• [Request]:
Please identify each row below that contains the word "None" and copy those rows in full.

• • • • •

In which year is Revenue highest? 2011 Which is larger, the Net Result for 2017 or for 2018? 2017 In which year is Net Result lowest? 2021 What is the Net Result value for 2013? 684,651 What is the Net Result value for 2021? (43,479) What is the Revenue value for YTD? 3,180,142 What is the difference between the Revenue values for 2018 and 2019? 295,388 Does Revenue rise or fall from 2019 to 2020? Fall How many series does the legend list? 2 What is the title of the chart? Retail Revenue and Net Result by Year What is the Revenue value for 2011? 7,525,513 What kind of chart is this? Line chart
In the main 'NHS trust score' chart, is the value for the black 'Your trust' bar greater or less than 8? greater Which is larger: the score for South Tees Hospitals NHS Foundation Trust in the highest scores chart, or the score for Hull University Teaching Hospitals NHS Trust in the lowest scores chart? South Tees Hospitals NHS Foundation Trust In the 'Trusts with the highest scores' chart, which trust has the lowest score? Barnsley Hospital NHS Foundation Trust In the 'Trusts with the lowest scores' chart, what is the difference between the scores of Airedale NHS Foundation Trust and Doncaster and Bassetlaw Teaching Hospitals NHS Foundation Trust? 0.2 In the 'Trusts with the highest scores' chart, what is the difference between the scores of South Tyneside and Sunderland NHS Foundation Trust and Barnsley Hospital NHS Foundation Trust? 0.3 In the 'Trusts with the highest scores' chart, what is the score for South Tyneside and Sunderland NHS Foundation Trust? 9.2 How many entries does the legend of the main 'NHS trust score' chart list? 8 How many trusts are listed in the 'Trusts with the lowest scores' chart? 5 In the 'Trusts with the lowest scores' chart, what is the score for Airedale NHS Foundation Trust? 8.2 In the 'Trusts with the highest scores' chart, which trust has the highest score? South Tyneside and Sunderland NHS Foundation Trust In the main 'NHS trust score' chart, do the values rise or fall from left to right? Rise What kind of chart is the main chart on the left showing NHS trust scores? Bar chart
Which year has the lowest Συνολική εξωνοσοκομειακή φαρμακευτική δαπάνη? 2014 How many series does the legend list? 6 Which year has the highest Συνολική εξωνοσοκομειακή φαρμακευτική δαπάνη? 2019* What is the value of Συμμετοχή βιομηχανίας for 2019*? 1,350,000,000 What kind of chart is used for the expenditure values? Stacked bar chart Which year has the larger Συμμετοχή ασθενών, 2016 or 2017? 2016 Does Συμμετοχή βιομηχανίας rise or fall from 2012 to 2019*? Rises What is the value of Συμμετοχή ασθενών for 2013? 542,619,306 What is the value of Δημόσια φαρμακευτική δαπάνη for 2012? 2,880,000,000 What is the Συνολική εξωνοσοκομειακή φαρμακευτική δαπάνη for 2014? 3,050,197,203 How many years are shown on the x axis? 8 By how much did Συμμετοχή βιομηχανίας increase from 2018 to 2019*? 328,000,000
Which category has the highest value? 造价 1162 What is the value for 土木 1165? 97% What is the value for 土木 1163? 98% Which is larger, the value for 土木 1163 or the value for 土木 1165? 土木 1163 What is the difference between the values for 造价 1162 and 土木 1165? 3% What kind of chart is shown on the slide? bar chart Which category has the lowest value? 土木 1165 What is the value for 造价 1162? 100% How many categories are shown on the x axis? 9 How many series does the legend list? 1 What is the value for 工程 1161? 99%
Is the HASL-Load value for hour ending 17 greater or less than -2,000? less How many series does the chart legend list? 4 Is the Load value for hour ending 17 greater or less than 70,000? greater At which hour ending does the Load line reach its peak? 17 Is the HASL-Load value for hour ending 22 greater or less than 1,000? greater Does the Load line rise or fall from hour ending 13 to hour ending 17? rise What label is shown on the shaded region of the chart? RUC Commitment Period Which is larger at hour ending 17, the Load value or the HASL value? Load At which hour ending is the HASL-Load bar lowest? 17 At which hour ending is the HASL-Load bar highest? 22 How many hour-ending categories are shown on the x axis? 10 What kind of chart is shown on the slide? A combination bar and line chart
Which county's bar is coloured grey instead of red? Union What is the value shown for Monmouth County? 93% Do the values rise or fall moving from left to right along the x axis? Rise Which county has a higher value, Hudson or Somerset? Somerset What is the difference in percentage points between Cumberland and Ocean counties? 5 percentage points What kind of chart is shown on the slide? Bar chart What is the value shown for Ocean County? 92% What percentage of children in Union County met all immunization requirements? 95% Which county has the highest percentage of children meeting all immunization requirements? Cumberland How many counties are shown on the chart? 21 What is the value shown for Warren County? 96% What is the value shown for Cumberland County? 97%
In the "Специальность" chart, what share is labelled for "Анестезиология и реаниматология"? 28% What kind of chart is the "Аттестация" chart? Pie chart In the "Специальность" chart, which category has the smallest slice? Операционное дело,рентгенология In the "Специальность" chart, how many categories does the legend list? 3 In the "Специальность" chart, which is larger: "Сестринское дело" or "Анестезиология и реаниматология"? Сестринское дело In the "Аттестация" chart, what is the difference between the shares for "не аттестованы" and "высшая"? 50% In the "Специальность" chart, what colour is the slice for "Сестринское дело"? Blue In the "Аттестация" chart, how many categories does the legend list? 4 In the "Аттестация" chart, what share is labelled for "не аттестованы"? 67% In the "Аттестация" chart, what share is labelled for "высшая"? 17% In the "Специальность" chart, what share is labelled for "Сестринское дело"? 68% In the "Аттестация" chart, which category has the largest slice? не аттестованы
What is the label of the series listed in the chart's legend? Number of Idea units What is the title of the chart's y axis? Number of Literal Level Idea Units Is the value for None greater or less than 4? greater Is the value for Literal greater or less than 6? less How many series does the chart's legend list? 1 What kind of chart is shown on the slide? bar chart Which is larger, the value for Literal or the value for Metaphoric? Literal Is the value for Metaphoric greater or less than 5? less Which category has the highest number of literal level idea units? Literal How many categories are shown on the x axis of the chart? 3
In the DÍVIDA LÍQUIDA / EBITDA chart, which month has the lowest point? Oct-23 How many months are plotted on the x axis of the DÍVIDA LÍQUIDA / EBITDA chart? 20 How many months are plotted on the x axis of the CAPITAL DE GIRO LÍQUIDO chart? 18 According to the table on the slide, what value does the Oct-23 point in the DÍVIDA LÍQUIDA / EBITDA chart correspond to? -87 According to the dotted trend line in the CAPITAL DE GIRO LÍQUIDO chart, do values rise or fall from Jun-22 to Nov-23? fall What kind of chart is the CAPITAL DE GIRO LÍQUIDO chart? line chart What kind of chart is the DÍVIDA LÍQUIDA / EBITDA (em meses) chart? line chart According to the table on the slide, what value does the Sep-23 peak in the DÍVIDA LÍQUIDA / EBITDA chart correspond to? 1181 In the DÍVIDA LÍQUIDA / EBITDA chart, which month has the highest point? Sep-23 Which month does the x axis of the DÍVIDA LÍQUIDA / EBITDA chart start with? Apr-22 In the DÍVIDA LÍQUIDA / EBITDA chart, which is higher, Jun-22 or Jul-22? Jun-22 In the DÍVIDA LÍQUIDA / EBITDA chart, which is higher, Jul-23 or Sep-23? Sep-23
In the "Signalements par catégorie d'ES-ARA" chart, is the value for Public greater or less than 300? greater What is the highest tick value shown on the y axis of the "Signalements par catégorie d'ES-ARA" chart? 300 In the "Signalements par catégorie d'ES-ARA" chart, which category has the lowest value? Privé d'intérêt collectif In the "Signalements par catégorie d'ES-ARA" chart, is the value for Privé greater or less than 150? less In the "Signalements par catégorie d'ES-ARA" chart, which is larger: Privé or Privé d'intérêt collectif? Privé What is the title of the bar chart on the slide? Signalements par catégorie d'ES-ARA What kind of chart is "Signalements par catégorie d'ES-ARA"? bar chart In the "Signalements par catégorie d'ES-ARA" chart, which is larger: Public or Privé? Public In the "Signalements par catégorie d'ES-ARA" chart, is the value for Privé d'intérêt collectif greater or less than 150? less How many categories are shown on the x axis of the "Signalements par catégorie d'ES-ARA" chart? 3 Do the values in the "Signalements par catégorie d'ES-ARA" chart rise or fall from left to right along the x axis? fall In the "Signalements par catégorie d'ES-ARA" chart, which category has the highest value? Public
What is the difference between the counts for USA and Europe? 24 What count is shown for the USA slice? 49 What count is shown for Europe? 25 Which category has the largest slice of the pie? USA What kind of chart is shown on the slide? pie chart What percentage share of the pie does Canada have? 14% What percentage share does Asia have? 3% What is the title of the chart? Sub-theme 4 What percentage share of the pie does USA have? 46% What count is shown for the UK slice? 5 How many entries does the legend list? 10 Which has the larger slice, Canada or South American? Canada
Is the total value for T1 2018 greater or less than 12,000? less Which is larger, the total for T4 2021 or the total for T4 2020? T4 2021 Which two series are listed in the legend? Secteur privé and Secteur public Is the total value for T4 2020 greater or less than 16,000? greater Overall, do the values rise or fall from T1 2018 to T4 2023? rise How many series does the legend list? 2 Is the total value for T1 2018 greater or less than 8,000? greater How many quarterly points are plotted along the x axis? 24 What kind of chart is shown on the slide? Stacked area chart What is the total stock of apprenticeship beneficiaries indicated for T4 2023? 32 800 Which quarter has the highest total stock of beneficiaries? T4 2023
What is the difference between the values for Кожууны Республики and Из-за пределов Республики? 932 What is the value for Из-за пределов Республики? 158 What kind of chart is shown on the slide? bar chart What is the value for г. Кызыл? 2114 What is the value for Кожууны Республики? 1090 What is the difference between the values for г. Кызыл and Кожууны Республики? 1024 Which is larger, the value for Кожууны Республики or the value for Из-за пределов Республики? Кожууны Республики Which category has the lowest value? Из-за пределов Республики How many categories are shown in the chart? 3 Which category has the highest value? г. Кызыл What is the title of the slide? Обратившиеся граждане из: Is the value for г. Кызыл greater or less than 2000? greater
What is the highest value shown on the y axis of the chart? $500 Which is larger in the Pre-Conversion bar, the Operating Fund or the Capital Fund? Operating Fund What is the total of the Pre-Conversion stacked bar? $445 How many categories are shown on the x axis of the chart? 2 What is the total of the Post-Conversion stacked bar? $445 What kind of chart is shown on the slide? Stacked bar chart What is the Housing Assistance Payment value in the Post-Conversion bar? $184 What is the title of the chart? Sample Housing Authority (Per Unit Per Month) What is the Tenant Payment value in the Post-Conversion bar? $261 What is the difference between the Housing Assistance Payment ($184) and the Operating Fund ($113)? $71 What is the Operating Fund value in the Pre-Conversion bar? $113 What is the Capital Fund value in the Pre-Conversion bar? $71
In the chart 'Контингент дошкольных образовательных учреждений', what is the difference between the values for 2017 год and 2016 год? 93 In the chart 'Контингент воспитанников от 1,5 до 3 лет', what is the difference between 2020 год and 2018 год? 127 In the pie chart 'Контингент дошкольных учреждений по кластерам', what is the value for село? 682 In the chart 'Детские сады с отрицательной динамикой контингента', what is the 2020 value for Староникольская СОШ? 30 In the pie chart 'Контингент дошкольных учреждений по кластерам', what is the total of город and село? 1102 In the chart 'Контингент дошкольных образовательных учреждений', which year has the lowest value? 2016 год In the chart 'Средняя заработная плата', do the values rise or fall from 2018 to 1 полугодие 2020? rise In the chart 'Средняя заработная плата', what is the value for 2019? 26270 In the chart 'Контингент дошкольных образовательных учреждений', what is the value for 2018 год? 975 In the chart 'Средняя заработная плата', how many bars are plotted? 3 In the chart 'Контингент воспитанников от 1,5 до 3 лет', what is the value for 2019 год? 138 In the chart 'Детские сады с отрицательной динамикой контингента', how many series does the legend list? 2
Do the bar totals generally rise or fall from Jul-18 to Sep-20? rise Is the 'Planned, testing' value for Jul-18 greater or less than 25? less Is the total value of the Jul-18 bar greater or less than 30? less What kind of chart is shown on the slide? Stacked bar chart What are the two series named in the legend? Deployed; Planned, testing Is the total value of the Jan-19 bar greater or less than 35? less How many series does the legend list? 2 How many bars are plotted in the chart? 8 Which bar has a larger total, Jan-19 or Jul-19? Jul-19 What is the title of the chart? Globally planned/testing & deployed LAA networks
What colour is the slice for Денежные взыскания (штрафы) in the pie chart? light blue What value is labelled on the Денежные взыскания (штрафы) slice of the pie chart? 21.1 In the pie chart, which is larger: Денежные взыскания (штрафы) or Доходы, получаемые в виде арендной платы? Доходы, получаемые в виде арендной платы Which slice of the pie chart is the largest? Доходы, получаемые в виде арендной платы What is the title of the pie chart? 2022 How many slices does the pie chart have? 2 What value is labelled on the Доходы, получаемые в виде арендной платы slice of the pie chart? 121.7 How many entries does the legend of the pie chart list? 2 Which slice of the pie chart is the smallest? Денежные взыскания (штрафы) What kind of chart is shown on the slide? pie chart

• • • • •

• [Answer to this exercise]:
What is the label of the series listed in the chart's legend? Number of Idea units What is the title of the chart's y axis? Number of Literal Level Idea Units Is the value for None greater or less than 4? greater Is the value for Literal greater or less than 6? less How many series does the chart's legend list? 1 What kind of chart is shown on the slide? bar chart Which is larger, the value for Literal or the value for Metaphoric? Literal Is the value for Metaphoric greater or less than 5? less Which category has the highest number of literal level idea units? Literal How many categories are shown on the x axis of the chart? 3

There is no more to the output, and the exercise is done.